夏休みも間近ということで、今週末はアニメ映画の封切りが多いです。
ボクが期待しているのはディズニーの『プレーンズ2/ファイアー&レスキュー』ですが、
世間的には脱宮崎駿のジブリ作品『思い出のマーニー』が注目されてますね。
予告編を観るかぎりでは面白そうな印象は受けませんが、とりあえず観に行くかな。
あとは『ポケモン・ザ・ムービーXY/破壊の繭とディアンシー』がありますが、
ポケモン作品は毎年観ないので今年も観ないと思います。
でもこの夏休みで最も注目されるアニメ映画と言えば、
来月8日公開の『STAND BY ME ドラえもん』でしょうね。
内容はともかく、シリーズ初の3DCGIアニメなので、とても興味深いです。

ボクはアニメ映画は好きだけど、特にCGIアニメが好きなのですが、
日本では未だに(デジタル)セルアニメが主流なのが不満で、
早くCGIアニメにも本腰を入れてほしいと思っていました。
セルアニメは日本のお家芸だし、それはそれで大事にすべきだけど、
今やアニメの世界標準はCGIアニメですからね。
昨年の『キャプテン・ハーロック』とか、先月の『聖闘士星矢』とか、
日本でもCGIアニメが全く作られていないわけではないけど、
和製CGIアニメ映画がヒットしたことはまだ一度もなく…。
でも『アナと雪の女王』の記録的超特大ヒットでもわかるように、
日本にだってCGIアニメがヒットできる土壌はあるはずです。
それを証明するためにも『STAND BY ME ドラえもん』には初登場1位、
興収50億円越えの大ヒットを記録してほしいです。

ということで、今日はCGIアニメ映画の感想です。

バード・ストーリー
Zambezia.jpg

2014年7月2日リリース。
南アフリカのCGIアニメーション映画。

ハヤブサのカイは、父テンダイと一緒にアフリカのカトゥングで暮らしていた。
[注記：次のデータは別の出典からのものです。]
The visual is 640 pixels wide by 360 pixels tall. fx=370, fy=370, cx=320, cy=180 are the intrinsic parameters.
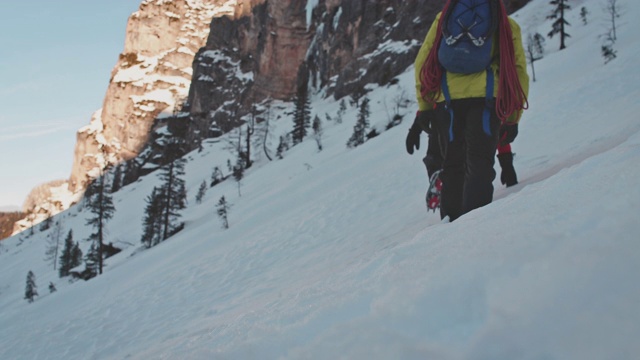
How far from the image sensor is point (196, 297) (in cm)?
497

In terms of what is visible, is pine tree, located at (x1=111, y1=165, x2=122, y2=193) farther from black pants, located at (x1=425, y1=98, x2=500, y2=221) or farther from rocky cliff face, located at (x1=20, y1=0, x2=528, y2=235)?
black pants, located at (x1=425, y1=98, x2=500, y2=221)

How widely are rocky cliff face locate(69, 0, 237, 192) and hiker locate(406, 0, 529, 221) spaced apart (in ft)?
305

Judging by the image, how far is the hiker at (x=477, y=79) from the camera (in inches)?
104

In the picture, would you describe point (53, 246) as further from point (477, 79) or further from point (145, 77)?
point (145, 77)

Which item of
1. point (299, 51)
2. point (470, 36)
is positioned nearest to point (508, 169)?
point (470, 36)

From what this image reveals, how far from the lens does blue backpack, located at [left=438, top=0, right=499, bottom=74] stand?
2615 millimetres

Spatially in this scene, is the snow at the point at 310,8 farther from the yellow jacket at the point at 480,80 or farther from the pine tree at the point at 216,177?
the yellow jacket at the point at 480,80

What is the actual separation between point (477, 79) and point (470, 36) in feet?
1.02

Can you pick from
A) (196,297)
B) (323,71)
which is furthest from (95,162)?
(196,297)

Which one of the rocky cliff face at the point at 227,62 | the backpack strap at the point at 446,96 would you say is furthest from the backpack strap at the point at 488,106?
the rocky cliff face at the point at 227,62

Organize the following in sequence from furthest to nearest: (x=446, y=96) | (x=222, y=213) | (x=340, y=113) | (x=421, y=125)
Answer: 1. (x=340, y=113)
2. (x=222, y=213)
3. (x=421, y=125)
4. (x=446, y=96)

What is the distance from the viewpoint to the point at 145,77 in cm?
9644

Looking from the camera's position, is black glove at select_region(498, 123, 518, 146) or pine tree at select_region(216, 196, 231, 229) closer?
black glove at select_region(498, 123, 518, 146)

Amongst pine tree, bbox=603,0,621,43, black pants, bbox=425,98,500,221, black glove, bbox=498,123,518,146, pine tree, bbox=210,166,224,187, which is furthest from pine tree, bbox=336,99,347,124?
black pants, bbox=425,98,500,221
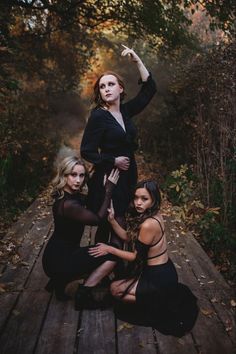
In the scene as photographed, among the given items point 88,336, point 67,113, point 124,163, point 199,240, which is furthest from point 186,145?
point 67,113

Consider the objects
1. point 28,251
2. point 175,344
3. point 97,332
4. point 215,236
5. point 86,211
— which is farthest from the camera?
point 215,236

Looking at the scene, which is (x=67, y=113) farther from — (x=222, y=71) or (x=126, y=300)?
(x=126, y=300)

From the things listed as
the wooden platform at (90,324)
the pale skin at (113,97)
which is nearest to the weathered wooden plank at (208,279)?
the wooden platform at (90,324)

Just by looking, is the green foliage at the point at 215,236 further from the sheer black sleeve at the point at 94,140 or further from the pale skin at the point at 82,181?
the sheer black sleeve at the point at 94,140

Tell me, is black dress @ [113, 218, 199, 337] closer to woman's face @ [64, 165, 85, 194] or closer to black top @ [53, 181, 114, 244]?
black top @ [53, 181, 114, 244]

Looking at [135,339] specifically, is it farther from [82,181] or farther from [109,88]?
[109,88]

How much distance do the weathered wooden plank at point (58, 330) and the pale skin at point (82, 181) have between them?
0.34m

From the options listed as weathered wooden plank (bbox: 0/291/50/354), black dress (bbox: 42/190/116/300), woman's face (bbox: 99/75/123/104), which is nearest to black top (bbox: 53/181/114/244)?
black dress (bbox: 42/190/116/300)

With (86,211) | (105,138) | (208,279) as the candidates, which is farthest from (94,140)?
(208,279)

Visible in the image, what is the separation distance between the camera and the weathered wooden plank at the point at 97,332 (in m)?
3.10

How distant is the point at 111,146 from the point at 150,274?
125 cm

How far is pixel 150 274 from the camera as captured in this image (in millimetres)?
3561

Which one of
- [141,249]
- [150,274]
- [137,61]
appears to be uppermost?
[137,61]

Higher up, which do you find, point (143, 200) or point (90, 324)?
point (143, 200)
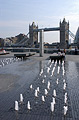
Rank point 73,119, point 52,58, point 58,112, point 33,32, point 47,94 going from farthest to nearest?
point 33,32, point 52,58, point 47,94, point 58,112, point 73,119

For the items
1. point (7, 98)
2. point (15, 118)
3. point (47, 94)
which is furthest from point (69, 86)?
point (15, 118)

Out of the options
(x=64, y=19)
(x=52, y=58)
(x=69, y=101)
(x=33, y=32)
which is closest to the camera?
(x=69, y=101)

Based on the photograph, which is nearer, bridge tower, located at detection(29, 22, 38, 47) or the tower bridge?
the tower bridge

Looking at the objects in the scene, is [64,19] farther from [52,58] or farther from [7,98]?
[7,98]

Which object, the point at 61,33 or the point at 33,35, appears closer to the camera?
the point at 61,33

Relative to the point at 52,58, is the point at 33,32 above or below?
above

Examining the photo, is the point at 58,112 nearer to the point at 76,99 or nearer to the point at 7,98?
the point at 76,99

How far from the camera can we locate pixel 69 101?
605 centimetres

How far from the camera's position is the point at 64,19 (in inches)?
3652

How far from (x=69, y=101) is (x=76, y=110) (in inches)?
30.4

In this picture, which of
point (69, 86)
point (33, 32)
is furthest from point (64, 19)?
point (69, 86)

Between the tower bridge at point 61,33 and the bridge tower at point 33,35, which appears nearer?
the tower bridge at point 61,33

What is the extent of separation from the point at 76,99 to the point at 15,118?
2.56 m

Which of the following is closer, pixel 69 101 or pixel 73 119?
pixel 73 119
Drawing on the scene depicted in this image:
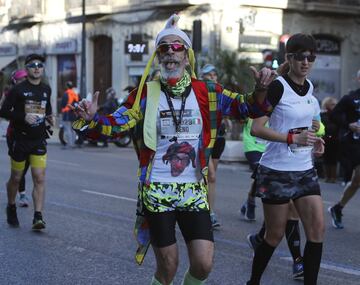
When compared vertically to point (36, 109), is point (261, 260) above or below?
below

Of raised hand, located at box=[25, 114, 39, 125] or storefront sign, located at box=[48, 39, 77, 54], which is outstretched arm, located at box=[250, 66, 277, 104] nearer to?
raised hand, located at box=[25, 114, 39, 125]

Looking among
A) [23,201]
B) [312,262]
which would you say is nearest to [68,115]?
[23,201]

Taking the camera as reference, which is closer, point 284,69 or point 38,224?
point 284,69

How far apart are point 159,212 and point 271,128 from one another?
4.29 ft

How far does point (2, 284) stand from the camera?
554cm

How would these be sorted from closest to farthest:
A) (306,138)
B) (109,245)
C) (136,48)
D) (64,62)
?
(306,138) < (109,245) < (136,48) < (64,62)

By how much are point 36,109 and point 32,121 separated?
15 centimetres

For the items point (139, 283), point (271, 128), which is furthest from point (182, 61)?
point (139, 283)

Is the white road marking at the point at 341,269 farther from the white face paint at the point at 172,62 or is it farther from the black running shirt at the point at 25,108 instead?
the black running shirt at the point at 25,108

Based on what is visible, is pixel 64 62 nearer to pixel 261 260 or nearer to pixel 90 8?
pixel 90 8

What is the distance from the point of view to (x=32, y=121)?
768cm

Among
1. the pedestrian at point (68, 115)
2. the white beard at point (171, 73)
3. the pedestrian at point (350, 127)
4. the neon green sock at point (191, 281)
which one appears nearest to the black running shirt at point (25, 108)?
the pedestrian at point (350, 127)

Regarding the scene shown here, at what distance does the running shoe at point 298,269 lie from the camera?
5824mm

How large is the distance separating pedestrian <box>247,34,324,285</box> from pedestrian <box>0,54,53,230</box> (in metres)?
3.32
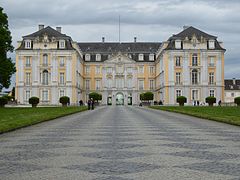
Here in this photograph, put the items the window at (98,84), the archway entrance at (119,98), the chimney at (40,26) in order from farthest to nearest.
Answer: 1. the archway entrance at (119,98)
2. the window at (98,84)
3. the chimney at (40,26)

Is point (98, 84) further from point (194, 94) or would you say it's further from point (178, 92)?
point (194, 94)

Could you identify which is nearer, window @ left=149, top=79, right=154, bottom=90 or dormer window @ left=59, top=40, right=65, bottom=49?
dormer window @ left=59, top=40, right=65, bottom=49

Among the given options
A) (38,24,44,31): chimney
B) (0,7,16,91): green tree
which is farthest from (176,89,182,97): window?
(0,7,16,91): green tree

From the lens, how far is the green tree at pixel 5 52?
4662 centimetres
テンダイは心優しい父だったが、他に仲間も友達いない暮らしにカイは寂しさを感じていた。そんな中、コウノトリのゴーゴーが卵を運ぶ途中でハゲコウ軍団に襲われ、カトゥングに迷い込んでくる。ゴーゴーが暮らす鳥の都ザンベジアと、都を守るハリケーン隊の活躍を聞かされたカイは、父の制止を振り切りザンベジアへと飛び立つ。一方、鳥たちから仲間外れとなったハゲコウ軍団は、凶暴なイグアナのブッゾと協力してザンベジアを乗っ取ろうと企てるが…。(公式サイトより)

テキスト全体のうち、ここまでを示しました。